The Baptist Church was organized in 1866 by Rev. N. Colver, with fifteen members. A church was erected in 1870, at a cost of $12,000. Present membership, about fifty.
The Unitarian Church was organized in 1869, by Rev. G. H. Wilhelm, with 40 members. this and the Universalist Society occupy in a company a church built by A. J. Stough, at a cost of about $5,000.
The Congregational Church of Hinsdale was organized August 12, 1866. The present membership is 48. They now have a fine church nearly completed, and, when finished, will cost from $12,000 to $15,000.
Hinsdale has fine public schools, which are well attended, as well as an academy, which is also in a flourishing condition.
CLARENDON HILLS is the name of a plat lying immediately west of Hinsdale, and also on the line of the railroad; the peculiarity of this place being its crooked streets, no two streets being parallel, not no two lots of the same shape or size. The town is new, only being recorded November 4, 1873. It occurs to the writer that only men of steady habits must settle in this place, for the serpentine appearance of the streets might prove too much for a head not evenly balanced.
The Methodists of this place have a class formed of 25 members, and occupy the school-house for services. The natural location of this plat is beautiful, and bids fair to receive its share of public favor.
DOWNER'S GROVE- The village of this name is located on the main line of the Chicago, Burlington and Quincy Railroad, and at the center of section eight, and is 22 miles from Chicago. It is one of the old towns of the county. The location is beautiful- the timber coming up to the village on the west. The Linden Heights Association is now buying up the lands around this point, with the view of a re-subdivision, preparatory for a new town on a more modern scale. There are fine schools at this place. A mill is now being erected for the grinding of feed; also for the manufacture of sash, doors and blinds. About one and a-half miles east of this place are fine brick-kilns, where building material of a fine quality can be obtained.
The Baptist Church was organized 1852 by S. F. Holt. The first house of worship was erected in 1853, and was burned in 1871. A new house has since been built at a cost of $6,500, and waS dedicated March 25, 1872. Present membership, 100.
The Methodist Episcopal Church formed a class, and held services as early as 1839. The Church was regularly organized, 1841, by Rev. Mr. Grundy, with nine members, and in 1852 erected a house of worship. Present membership is 35.
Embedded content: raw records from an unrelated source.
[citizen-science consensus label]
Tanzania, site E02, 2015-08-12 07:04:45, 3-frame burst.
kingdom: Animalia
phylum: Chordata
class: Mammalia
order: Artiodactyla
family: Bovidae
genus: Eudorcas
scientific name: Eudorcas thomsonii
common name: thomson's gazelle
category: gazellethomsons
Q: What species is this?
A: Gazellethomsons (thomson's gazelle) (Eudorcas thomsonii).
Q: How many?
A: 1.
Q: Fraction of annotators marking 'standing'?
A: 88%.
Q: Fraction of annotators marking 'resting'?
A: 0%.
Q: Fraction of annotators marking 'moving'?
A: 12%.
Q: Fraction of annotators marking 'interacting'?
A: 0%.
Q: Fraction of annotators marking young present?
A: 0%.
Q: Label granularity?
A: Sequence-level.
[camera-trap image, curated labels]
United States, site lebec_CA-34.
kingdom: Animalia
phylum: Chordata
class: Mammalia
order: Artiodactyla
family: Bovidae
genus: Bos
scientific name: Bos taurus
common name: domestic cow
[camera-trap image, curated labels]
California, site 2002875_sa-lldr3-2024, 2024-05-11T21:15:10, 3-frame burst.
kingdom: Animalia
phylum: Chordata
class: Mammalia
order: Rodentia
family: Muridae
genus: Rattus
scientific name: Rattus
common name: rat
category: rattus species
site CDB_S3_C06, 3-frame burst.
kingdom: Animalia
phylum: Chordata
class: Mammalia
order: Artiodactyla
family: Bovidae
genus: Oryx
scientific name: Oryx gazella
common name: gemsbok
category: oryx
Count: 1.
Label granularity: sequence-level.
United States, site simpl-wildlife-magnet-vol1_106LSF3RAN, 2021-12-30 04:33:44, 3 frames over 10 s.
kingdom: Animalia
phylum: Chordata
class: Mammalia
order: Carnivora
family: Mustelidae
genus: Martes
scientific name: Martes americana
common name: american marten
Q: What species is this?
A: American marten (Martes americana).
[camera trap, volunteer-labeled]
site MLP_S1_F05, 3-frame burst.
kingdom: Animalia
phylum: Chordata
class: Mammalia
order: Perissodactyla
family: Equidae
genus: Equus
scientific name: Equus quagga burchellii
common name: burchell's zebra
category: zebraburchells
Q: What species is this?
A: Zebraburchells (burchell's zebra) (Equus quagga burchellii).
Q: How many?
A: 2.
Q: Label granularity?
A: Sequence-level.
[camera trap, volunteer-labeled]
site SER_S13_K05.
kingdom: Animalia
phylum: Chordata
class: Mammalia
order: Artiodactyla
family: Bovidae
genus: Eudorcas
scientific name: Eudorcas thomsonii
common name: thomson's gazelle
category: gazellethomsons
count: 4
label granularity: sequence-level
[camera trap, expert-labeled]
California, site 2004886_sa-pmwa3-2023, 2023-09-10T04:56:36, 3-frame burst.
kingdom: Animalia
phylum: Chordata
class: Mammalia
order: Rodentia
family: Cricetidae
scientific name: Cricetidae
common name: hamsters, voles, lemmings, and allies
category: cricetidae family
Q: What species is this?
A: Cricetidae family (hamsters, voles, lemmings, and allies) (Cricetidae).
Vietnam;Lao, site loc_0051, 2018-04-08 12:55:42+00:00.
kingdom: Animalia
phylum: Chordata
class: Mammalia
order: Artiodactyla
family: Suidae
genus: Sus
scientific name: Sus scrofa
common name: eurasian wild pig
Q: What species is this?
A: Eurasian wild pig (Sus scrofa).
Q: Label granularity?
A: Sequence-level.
The German Evangelical Church of Downer's Grove was organized 1858, with 35 members, which has increased to 50, and now occupy the church formerly owned by the Congregationalists.
The Congregational Church was organized in 1836, and erected a house, one mile and a-half west of Downer's Grove, and occupied it until 1855. They now hold services at Downer's Grove Village, and design building this season.
The Methodist Episcopal Church of Cass, in the southern part of this township, was organized in 1834, with five members. In 1870 they erected a fine church building, on land donated by Wm. Smart for this purpose. The church is in a prosperous condition.